What to work on: Repeat the passage on propositional density between "Coding was conducted" and "are reported here.)", inclusive, substituting "trained raters" for "human raters".

Document segment:
Propositional density is measured as the ratio of expressed propositions to total number of words in a text, and often reported as the number of propositions per 10 words (Snowdon et al., 1996). Measures of propositional density in early life were constructed from the “statement of activities” prepared by applicants in response to the instruction: “Write below, in your own handwriting, a connected statement (which should be more than a list) of your general activities and intellectual interests in college (150-300 words).” (Compare this with archival information from the convent, which indicates that each sister was asked to “write a short sketch of her own life. This account should not contain more than 200-300 words and should be written on a single sheet of paper … include the place of birth, parentage, interesting and edifying events of one's childhood, schools attended, influences that led to the convent, religious life, and its outstanding events” [Snowdon et al., 1996].) Photocopies of the handwritten admissions essays were transcribed and then verified for accuracy and completeness.

Following the guidelines described in a Nun Study manual (generously provided by Kemper), propositional density was assessed for the last 10 sentences of each essay, or, when essays contained fewer than 10 sentences, the entire essay. The total number of sentences in each sample was recorded to account for potential differences by essay length.

Coding was conducted using the CPIDR3, version 3.2.2785.24603, a novel software program that generates a propositional density score for any English text on the basis of part-of-speech tags and additional rules for adjusting the total count (for examples, see Supplementary Appendix I). Brown, Snodgrass, Kemper, Herman, and Covington (2008) validated the software against Turner and Greene's examples and against human raters. CPIDR3 is highly consistent, furnishing the same rating for the same sentence and eliminating the nonreproducibility common to human coding. (The essays were also evaluated for propositional density by two independent coders who were blinded to case status. In multivariate analyses, similar results were obtained using the consensus score reached by the human coders and the score generated by CPIDR. The latter, more easily reproducible results are reported here.)

Statistical Analysis

Individual matching allowed us to evaluate the effect of a risk factor of primary interest (low propositional density) while achieving the most precise possible control for the covariates of age and sex, which are known to be associated with AD. As it was not possible to match cases and controls on the exact date of birth, any remaining age difference (in days) between cases and matched controls was included as a variable in the analysis to account for potential residual confounding. Because the study sample was selected from a cohort of medical students, cases and controls were similar in educational status and intellectual achievement, which are other known confounders.

Propositional density scores were treated as a continuous variable. After calculating descriptive statistics and a t test comparing mean propositional density for cases and controls, we employed a conditional (fixed-effects) logistic regression using Stata 10 to obtain Mantel–Haenszel odds ratio (OR) estimates (Rothman & Greenland, 1998). Conditional logistic regression offers the most robust analysis for matched data. With our 1:2 matched sample, we had 85% power to detect significant differences (at the .05 level) as low as 0.26 in the average scores of the two groups (Lachin, 2008). Consistent with our hypothesis of lower propositional density for AD cases, we report one-sided p values for all tests.


Table 1 summarizes the characteristics of the Precursors sample. Like the nuns (see Supplementary Appendix II), the Hopkins medical students are a relatively homogenous population, comprising mostly white males. The average ages at the time of the writing samples (22 years) are identical for our participants and the nuns, though the mean age of cognitive assessment is somewhat earlier in the Precursors Study (74 and 78 years for cases and controls, respectively) than in the Nun Study (80 years).

Saved data entries
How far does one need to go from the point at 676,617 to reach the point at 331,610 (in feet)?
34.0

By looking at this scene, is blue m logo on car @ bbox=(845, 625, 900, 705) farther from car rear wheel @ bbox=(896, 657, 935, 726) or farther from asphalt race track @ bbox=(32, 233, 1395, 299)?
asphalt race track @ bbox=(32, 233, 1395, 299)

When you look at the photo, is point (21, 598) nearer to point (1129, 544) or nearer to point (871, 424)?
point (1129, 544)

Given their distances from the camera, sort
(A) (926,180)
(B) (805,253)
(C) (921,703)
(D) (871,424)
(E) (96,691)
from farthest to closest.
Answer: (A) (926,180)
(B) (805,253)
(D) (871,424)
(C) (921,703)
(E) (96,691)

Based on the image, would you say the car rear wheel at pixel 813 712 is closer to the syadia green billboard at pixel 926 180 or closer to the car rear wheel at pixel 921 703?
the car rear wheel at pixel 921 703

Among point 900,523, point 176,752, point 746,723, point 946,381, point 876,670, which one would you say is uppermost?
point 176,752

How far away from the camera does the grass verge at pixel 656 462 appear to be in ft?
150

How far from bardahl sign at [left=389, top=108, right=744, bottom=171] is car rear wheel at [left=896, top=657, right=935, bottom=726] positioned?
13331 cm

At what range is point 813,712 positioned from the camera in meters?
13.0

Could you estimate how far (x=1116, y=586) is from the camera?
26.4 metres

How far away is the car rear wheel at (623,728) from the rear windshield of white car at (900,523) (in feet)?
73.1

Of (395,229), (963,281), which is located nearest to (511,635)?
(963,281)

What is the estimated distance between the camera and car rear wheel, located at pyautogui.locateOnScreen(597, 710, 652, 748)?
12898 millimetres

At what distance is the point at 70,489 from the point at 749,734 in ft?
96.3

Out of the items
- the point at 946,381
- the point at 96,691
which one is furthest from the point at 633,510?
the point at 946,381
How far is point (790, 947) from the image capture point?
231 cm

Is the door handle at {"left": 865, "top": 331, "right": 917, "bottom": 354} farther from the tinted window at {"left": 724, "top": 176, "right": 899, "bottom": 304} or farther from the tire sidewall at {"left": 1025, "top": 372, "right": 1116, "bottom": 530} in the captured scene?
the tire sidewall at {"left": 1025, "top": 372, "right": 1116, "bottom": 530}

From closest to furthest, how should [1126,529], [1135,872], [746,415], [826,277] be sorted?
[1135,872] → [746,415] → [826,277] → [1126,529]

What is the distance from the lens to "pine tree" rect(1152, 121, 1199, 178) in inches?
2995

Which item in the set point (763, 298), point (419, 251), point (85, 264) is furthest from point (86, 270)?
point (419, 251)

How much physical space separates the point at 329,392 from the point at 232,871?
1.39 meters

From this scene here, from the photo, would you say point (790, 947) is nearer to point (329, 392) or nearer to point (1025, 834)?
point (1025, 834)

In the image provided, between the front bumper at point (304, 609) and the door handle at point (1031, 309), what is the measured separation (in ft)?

Problem solution:
Coding was conducted using the CPIDR3, version 3.2.2785.24603, a novel software program that generates a propositional density score for any English text on the basis of part-of-speech tags and additional rules for adjusting the total count (for examples, see Supplementary Appendix I). Brown, Snodgrass, Kemper, Herman, and Covington (2008) validated the software against Turner and Greene's examples and against trained raters. CPIDR3 is highly consistent, furnishing the same rating for the same sentence and eliminating the nonreproducibility common to human coding. (The essays were also evaluated for propositional density by two independent coders who were blinded to case status. In multivariate analyses, similar results were obtained using the consensus score reached by the human coders and the score generated by CPIDR. The latter, more easily reproducible results are reported here.)